Code to estimate the channel capacity between a set of (signal, response) ordered pairs
Built using scala v2.11, sbt v0.13.5, and java v1.7.0_51. In order to build
an executable JAR file, run sbt one-jar
in the project's root directory.
Additional information on this plugin can be found at https://github.com/sbt/sbt-onejar
Upon successful compilation, the one-jar executable is located in target/scala-2.1x/ and can be copied/renamed to any other directory for use:
i.e. cp target/scala-2.1x/estcc_2.1x-0.1-SNAPSHOT-one-jar.jar /my/working/dir/MyEstCC.jar
Given some data set, the channel capacity can be estimated using the following command:
java -jar MyEstCC.jar -d datafile -p paramfile
where the optional 'paramfile' contains calculation parameters modified from their default values and 'datafile' contains the whitespace-delimited columns of data
A full description of the options can be seen in the usage text:
java -jar MyEstCC.jar --help
All channel capacity calculation parameters are present in the
src/main/scala/infcalcs/InfConfig.scala
file with default values
and the sample parameter file. The file params.txt
contains a possible
parameter configuration for input to the executable JAR file. The parameter
file is formatted with two tab-delimited columns, so that the parameter string
is in the first column and the parameter value in one of 5 possible
(parameter-dependent) formats is in the second column. Any other text is discarded.
- 2 or 3 comma-delimited numbers: 'minimum','maximum','increment' where 'maximum' is included and 'increment' is optional, defaulting to 1 (i.e. 0,10,2 produces the list: List(0.0, 2.0, 4.0, 6.0, 8.0, 10.0), and 4,8 produces: List(4.0, 5.0, 6.0, 7.0, 8.0))
- a sequence of space-delimited numbers (i.e. 0 2 4 6 8 10 produces List(0.0, 2.0, 4.0, 6.0, 8.0, 10.0)).
- a single number
- a string with no whitespace characters
Similar to List parameters are SR parameters which employ the same syntax and are used to define signal or response values that are known quantities. If the either signal or response distribution is multi-dimensional, enter the dimension-specific parameter values in the order that they are specified in the column List parameters:
signalVals1 0,10,2
signalVals2 3 4 7
...
signalValsN 1,4
Note that for assigning bin numbers, the presence of values take precedence over bin spacing
This means that if any signalValsN
is specified, the calculation will use signalValues
instead of the tuning the number of signal bins defined with sigBinSpacing
. The number of
parameters must match the number of dimensions specified by the signalColumns
and responseColumns
parameters, otherwise the program will either fail to
execute or produce incorrect results. For example, if there are 4 signal
columns in your data file, you must either specify signalVals[1-4]
or signalBins[1-4]
Note also that certain bin number configurations can result in a calculation failure To avoid calculation artifacts resulting from the subsampling procedure, the program implements a hard constraint on the upper limit of bins. The number of bins in a particular dimension must be less than the number of unique values in that dimension times the smallest fraction in the subsampling procedure. A BinConfigurationException will be thrown if this criterion is not met at the outset of the calculation. This can be avoided by specifying the set of values explicitly using the signalVals* or responseVals* parameters or by setting the sigBinSpacing or respBinSpacing parameters to be lower than the default setting of 4 (except in extreme cases).
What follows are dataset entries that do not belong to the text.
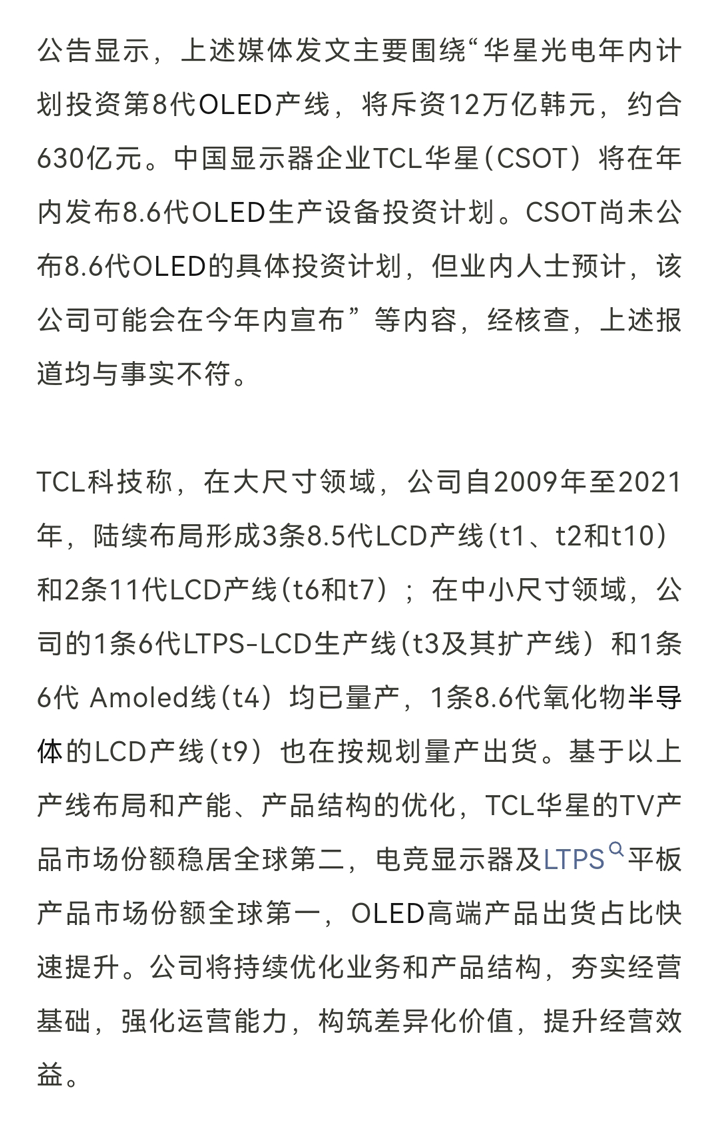 公告显示，上述媒体发文主要围绕“华星光电年内计划投资第8代OLED产线，将斥资12万亿韩元，约合630亿元。中国显示器企业TCL华星（CSOT）将在年内发布8.6代OLED生产设备投资计划。CSOT尚未公布8.6代OLED的具体投资计划，但业内人士预计，该公司可能会在今年内宣布”等内容，经核查，上述报道均与事实不符。

TCL科技称，在大尺寸领域，公司自2009年至2021年，陆续布局形成3条8.5代LCD产线（t1、t2和t10）和2条11代LCD产线（t6和t7）；在中小尺寸领域，公司的1条6代LTPS-LCD生产线（t3及其扩产线）和1条6代 Amoled线（t4）均已量产，1条8.6代氧化物半导体的LCD产线（t9）也在按规划量产出货。基于以上产线布局和产能、产品结构的优化，TCL华星的TV产品市场份额稳居全球第二，电竞显示器及LTPS平板产品市场份额全球第一，OLED高端产品出货占比快速提升。公司将持续优化业务和产品结构，夯实经营基础，强化运营能力，构筑差异化价值，提升经营效益。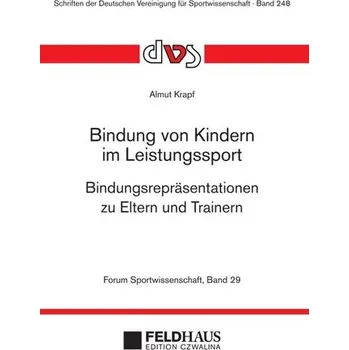 Schriften der Deutschen Vereinigung für Sportwissenschaft · Band 248

dvs

Almut Krapf

Bindung von Kindern im Leistungssport

Bindungsrepräsentationen zu Eltern und Trainern

Forum Sportwissenschaft, Band 29

FELDHAUS
EDITION CZWALINA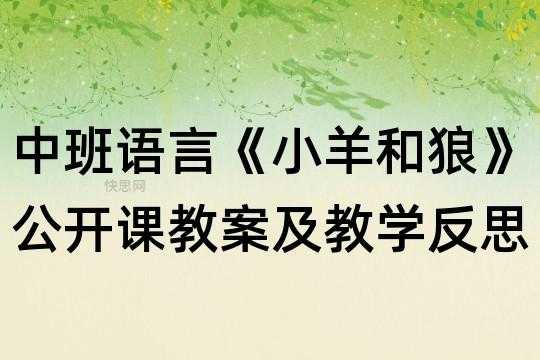 中班语言《小羊和狼》
快思网
公开课教案及教学反思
The output is recorded in a series of files containing the estimated mutual
information for a particular signal distribution. Each file is identified by
a weight index and a signal bin index, respectively (e.g. out_47_19.dat
).
Contained in each space-delimited file is the number of signal bins, the number of
response bins, the estimated mutual information, its 95% confidence interval
and the estimated mutual information and confidence interval for a series of
randomizations of the data set.
An information file (out_info.dat
) will also be generated, listing the
estimations for a range of values from the parameters producing the estimated
channel capacity. These include:
- Marginal entropy of the signal ("signalEntropy")
- Marginal entropy of the response ("responseEntropy")
- Conditional entropy of the signal given the response ("condSignalEntropy")
- Conditional entropy of the response given the signal ("condResponseEntropy")
- Mutual information ("mutualInformation")
- The ratio of mutual information to marginal entropy of the signal ("transferEfficiency")